I just posted on this over at my own blog, but my essential argument is that if NYTimes.com's problem is too much advertising inventory, then nothing can save it.http://blogs.forrester.com/consumer_product_strategy/2009/01/nytimescom-has.html
re: Saving the New York Times?
Newspapers all around the world are facing the same issues and fate as NYT. It would be foolish to close down one of the world's most powerful media brands because some owners are sad that revenues are'nt what they were from yesteryear. Publishers should have been planning the move to online and mobile distribution years ago and that's all that needs to be done with NYT. A new sustainable business model that is for the first time...fully accountable with advertisers can easily be launched. Revenues won't be what they were at first but my message to the current or new owners is... start over, think new and modern technology and grow the empire back to what it was.Now...the static black and white has the chance to be 4 color and streaming video. NYT's brand was built by it's great journalists and can continue to offer the same and better content. Listen to the public - ask what they want - hire some change management consultants - bring in some new blood, let the previous owners settle on Nantucket-things will be OK. Newspapers are brands and should not be left to die - they just need to get with the times !
re: Saving the New York Times?
oooops! never answered the questions raised...here are my thoughts:No, I don't think NYT should charge for access.
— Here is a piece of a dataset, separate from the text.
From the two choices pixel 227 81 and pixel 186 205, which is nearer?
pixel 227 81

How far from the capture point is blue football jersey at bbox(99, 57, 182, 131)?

It is against the principles of the web and the audience will always seek what is free first. This is not in the best interest of the advertisers either who depend on the NYT brand to attract an audience so they can get their message out. They need to focus on earning their money from delivering a measureable and fully accountable audience. They need to find better ways to reach demographic groups and not try to be everything to everyone. Being something to each key demo is the marketing paridigm of modern times. Forget the old fashioned push marketing approach and mass audience appeal - they need to engage, interact, use push and pull techniques simultaneosly. Integrate with major online retailers - the world is now their marketplace.I do not know of any case that justifies a higher CPM becasue the audience has paid for a subscription. As a former buyer this sounds batty! I would argue to lower the cpm because the ad revenue has been supplemented and therfore they can compete more effectively to gain a higher share of business vs. their competitors. Who will buy that argument anyway when audience data is completely transparent? Is Joe the plumber more valuable if he buys and reads NYT at one moment and downloads an entertaining article from the Post the next moment? Of course not. All advertisers can see the quality of the audience they are buying.